— Start DOCUMENT PASSAGE —
At one point he spied a fast-moving Pterodroma petrel at least a half-mile away. It looked like a piece of thistle-down blowing across an empty parking lot. “Cook’s I think, by the inner primary molt,” he said.
Storm-petrels, as you probably know, are best distinguished by subtle details such as size, how deeply they flap their wings, and how blackish-brown vs. brownish black their plumage is. Here we were being mobbed by White-vented (or Elliot’s) Storm-Petrels, but in among them were Wedge-rumped (Howell pointed out the widespread smaller subspecies as well as a few of the larger, Galapagos subspecies), plus the “Fuegan” subspecies of Wilson’s Storm-Petrel.
Most of the boat saw the differences immediately, but for me it was like learning to see four-leafed clovers. Often the White-vented were so close that I could see without binoculars the small white patches on their undersides as they banked. Slowly the deep wingbeats of the Wedge-rumped started to catch my eye—especially when the birds were going downwind, when other species would be flapping less vigorously. Only later did I become aware of the really quite obvious broader white rump patches. The “Fuegan” Wilson’s Storm-Petrels were rarer and less distinct. “Just look for blacker plumage and the really white bar on the wing coverts,” advised my Cornell Lab colleague Tom Schulenberg, author of Birds of Peru.
— End DOCUMENT PASSAGE —
— Start MATERIAL SUPPLIED —
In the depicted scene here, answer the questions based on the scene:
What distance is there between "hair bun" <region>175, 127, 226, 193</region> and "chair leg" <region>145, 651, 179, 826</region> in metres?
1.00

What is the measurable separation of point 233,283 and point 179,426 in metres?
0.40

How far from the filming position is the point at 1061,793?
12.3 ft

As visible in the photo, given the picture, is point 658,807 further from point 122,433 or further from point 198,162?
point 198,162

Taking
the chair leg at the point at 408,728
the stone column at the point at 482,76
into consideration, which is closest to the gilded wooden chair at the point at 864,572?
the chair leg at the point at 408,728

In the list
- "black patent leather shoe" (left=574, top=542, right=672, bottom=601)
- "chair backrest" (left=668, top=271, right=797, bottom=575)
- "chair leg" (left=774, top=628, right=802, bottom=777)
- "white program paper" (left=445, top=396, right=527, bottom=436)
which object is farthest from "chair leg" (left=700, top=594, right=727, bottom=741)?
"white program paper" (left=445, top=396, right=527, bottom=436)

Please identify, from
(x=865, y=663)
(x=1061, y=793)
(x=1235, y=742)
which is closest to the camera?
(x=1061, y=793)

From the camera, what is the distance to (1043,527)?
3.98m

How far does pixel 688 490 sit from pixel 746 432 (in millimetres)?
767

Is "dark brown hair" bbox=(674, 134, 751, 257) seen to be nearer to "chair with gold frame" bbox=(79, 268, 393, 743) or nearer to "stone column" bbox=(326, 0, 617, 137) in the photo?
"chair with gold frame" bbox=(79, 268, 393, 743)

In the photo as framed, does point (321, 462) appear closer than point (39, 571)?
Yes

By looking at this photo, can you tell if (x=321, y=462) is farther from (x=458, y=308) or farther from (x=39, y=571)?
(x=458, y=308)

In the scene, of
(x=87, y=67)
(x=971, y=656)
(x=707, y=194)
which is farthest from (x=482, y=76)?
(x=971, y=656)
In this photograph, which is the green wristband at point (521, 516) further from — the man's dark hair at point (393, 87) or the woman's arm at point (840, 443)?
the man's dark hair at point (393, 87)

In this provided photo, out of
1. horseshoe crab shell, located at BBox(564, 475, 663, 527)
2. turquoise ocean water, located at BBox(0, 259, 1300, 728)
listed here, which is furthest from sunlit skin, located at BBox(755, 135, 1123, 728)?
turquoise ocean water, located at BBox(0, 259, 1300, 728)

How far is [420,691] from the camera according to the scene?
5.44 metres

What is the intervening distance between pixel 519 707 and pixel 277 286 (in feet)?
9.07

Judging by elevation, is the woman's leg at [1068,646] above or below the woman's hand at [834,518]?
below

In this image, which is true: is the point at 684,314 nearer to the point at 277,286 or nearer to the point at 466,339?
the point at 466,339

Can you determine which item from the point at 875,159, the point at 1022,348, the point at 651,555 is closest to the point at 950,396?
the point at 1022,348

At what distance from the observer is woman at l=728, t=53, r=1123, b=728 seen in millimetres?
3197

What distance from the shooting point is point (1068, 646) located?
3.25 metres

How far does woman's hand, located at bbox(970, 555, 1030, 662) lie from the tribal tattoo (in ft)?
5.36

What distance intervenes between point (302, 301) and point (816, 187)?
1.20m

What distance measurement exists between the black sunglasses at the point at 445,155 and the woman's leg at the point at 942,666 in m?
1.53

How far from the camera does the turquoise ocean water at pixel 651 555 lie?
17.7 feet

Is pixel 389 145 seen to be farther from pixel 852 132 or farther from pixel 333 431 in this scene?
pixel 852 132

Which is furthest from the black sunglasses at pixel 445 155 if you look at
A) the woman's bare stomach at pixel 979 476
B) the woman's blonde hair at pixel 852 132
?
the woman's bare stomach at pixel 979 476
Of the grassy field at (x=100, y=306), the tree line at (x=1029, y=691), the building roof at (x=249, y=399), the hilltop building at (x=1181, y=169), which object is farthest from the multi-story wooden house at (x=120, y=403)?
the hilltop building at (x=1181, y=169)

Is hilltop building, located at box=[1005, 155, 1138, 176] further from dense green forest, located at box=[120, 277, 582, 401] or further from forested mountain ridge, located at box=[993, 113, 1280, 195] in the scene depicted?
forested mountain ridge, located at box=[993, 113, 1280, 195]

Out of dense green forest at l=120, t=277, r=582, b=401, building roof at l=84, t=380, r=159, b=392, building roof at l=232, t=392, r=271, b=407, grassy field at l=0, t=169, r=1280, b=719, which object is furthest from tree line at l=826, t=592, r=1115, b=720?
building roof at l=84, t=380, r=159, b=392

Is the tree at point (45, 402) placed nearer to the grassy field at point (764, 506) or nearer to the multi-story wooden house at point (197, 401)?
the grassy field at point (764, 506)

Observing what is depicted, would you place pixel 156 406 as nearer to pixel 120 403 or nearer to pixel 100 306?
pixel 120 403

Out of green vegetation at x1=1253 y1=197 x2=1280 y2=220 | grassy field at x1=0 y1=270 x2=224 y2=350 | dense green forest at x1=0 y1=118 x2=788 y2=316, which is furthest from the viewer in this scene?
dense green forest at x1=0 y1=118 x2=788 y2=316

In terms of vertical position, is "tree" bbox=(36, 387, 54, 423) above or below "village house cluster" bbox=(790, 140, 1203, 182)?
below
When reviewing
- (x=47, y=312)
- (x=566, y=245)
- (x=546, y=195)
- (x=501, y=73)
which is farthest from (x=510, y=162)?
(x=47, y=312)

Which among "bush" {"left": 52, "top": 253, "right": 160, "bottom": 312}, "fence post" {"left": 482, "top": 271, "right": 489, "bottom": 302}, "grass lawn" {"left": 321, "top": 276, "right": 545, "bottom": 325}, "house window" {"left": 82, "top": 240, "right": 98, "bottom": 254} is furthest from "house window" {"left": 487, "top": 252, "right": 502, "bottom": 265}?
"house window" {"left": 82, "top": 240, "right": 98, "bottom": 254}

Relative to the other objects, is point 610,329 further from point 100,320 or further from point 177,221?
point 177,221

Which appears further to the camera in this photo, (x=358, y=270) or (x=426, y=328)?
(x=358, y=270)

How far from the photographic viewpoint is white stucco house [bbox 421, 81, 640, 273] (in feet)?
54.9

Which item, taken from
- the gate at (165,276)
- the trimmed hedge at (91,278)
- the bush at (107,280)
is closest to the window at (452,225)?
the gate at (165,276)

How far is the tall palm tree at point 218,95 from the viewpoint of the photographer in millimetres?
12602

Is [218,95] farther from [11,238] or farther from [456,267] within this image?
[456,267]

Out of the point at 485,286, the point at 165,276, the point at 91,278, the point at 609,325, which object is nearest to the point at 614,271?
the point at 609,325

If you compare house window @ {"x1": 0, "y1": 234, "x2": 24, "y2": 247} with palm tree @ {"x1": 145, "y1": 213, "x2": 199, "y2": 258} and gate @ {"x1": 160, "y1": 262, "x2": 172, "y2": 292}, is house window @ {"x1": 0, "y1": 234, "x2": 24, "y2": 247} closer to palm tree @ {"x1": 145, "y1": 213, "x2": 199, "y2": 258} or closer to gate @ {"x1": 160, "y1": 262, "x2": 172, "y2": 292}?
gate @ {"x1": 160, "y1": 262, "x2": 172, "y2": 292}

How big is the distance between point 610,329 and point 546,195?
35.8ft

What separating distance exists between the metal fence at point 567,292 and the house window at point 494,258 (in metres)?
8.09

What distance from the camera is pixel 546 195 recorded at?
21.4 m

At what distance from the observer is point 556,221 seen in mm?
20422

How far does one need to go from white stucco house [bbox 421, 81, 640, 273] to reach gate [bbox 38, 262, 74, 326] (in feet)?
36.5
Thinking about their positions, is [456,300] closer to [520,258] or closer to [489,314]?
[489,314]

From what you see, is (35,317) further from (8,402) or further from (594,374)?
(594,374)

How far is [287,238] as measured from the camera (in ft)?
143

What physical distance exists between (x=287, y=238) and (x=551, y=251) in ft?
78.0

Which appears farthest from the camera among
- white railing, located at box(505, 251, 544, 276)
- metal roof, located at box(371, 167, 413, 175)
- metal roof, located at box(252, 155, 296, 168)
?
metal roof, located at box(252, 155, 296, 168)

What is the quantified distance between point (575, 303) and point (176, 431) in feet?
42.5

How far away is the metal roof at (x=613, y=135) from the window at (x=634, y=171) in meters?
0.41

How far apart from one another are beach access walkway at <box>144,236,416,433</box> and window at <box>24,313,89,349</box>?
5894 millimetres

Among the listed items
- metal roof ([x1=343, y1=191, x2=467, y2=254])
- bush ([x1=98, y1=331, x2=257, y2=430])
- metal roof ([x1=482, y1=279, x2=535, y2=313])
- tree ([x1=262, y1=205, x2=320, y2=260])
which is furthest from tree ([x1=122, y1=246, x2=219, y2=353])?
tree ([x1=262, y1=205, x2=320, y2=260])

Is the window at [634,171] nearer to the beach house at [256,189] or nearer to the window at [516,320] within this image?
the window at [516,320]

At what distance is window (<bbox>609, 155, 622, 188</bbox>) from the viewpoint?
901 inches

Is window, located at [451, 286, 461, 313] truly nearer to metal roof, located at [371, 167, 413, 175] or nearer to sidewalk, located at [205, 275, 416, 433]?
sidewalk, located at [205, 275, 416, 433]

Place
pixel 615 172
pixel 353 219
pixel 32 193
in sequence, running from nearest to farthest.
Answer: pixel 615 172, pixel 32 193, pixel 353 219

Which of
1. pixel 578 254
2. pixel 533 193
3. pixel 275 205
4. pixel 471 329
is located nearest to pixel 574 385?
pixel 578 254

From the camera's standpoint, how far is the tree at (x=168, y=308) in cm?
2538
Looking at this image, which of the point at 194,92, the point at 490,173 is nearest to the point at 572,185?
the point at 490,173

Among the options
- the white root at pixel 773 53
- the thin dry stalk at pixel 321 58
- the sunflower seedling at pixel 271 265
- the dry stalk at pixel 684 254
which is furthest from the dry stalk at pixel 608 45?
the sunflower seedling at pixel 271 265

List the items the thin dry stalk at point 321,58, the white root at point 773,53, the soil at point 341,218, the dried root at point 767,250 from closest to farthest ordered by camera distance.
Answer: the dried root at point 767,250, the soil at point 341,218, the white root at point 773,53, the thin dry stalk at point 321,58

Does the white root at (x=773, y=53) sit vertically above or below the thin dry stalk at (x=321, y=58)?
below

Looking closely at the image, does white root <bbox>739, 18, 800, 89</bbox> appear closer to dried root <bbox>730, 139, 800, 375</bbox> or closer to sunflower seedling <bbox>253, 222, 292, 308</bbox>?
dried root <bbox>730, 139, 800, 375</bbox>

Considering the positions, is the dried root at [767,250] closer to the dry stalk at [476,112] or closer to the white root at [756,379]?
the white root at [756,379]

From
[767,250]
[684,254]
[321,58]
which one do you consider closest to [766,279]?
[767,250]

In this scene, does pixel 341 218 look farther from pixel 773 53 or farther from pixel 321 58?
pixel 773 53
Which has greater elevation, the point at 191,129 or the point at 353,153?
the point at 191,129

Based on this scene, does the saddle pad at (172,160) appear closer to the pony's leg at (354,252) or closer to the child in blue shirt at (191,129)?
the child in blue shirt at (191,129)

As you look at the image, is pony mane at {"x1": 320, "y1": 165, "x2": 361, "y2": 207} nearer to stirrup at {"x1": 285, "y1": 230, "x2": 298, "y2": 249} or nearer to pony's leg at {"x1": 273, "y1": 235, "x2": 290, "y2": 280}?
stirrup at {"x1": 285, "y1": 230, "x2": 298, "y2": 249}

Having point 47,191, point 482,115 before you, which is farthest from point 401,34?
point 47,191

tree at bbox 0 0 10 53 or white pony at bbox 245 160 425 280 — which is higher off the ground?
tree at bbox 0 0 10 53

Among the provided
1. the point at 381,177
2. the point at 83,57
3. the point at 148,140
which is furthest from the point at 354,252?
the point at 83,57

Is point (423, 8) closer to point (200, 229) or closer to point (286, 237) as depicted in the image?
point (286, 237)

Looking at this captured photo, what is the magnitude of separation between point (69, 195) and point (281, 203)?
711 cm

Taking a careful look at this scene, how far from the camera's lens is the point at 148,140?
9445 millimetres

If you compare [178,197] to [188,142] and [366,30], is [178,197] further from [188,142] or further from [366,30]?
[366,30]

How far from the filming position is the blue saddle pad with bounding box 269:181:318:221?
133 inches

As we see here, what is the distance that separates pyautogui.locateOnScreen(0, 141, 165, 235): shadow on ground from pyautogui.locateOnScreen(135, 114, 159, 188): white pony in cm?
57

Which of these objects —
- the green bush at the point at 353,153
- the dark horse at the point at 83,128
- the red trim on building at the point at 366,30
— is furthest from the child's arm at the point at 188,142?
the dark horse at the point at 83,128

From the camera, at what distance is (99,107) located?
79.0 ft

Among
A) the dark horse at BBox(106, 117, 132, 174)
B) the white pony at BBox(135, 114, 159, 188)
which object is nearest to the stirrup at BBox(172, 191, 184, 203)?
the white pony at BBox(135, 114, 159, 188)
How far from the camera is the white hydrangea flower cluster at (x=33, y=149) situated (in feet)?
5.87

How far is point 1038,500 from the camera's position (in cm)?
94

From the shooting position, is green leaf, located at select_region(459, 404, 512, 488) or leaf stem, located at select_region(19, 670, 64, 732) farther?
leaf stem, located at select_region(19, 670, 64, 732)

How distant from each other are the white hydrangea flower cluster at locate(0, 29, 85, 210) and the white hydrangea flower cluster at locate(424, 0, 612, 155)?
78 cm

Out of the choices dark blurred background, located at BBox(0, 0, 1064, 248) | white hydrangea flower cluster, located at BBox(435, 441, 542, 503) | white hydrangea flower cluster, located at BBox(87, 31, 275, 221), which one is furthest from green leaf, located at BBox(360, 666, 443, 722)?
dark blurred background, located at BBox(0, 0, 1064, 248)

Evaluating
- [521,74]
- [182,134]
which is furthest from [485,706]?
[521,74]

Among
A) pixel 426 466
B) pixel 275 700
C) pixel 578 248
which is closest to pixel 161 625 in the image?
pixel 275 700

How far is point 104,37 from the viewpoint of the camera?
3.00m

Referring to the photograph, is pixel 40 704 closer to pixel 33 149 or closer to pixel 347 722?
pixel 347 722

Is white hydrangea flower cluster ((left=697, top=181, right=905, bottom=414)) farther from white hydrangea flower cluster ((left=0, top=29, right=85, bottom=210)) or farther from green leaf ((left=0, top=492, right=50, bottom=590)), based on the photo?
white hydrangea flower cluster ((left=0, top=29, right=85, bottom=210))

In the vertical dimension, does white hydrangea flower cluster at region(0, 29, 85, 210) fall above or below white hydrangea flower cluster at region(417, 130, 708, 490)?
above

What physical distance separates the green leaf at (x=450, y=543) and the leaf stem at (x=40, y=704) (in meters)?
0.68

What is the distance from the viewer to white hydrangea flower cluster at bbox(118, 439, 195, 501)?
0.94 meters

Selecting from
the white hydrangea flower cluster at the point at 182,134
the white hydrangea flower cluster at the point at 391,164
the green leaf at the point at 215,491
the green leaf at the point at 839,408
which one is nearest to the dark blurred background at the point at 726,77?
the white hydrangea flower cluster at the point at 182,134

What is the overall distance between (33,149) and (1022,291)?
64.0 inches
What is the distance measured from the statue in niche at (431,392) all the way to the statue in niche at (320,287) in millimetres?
— End MATERIAL SUPPLIED —
WRITTEN PROBLEM 1
According to the seabird passage, what should you look for to pick out the "Fuegan" Wilson's Storm-Petrels?
WRITTEN PROBLEM 2
Print the seabird passage from "At one point" up to and including "of Wilson’s Storm-Petrel.".
WRITTEN PROBLEM 3
Can you carry on the seabird passage from the point where it stops?

RESPONSE 1
Blacker plumage and the really white bar on the wing coverts.

RESPONSE 2
At one point he spied a fast-moving Pterodroma petrel at least a half-mile away. It looked like a piece of thistle-down blowing across an empty parking lot. “Cook’s I think, by the inner primary molt,” he said.
Storm-petrels, as you probably know, are best distinguished by subtle details such as size, how deeply they flap their wings, and how blackish-brown vs. brownish black their plumage is. Here we were being mobbed by White-vented (or Elliot’s) Storm-Petrels, but in among them were Wedge-rumped (Howell pointed out the widespread smaller subspecies as well as a few of the larger, Galapagos subspecies), plus the “Fuegan” subspecies of Wilson’s Storm-Petrel.

RESPONSE 3
Later I relaxed and enjoyed the sight of this cloud of little birds, no bigger than swallows and quite similar in their darting and fluttering and multispecies flocking. They were totally at home out here, reaching down with their long legs to patter on the water without breaking the surface tension. Somehow this made them look even lighter, to see these sturdy appendages lowered beneath them as their wings brushed against the air. A number of Black Storm-Petrels had joined in, coursing among the tiny White-venteds like shadows of swords. “Their wingbeats look like they’re being pulled on puppet strings” Howell said. “Much different from Markham’s.” Ringed Storm-Petrels made a half-dozen more entrances, each time focusing the attention of the boat but never staying to do more than investigate the fish-oil slick. Searching for it among the fluttering masses, I had to remind myself to look for a largeish, buoyant, long-winged bird instead of a light-gray bird with a ring on its breast—a worthwhile lesson in ID you can take anywhere.
It was almost as a reward that the Waved Albatrosses really put on a show as we turned back. We’d glimpsed these immense birds in the distance, lumbering into low arcs in the light breeze, but now they were creeping up in our wake, sometimes two at a time, gaining effortlessly on us until their creamy heads and massive yellow bills were close alongside.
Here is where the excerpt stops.